_Given instruction_:
Can you express the whole listing below as a JSON list of strings, one string per line, with blank lines skipped and the pictures left out?

_Data for processing_:
....

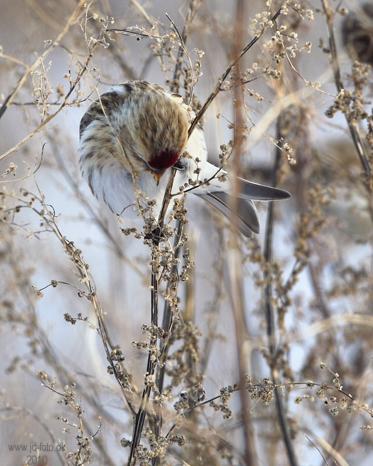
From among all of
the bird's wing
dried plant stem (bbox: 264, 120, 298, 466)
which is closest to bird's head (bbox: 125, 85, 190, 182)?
the bird's wing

....

_Solution to this exercise_:
[
  "From among all of",
  "the bird's wing",
  "dried plant stem (bbox: 264, 120, 298, 466)",
  "which is closest to bird's head (bbox: 125, 85, 190, 182)?",
  "the bird's wing"
]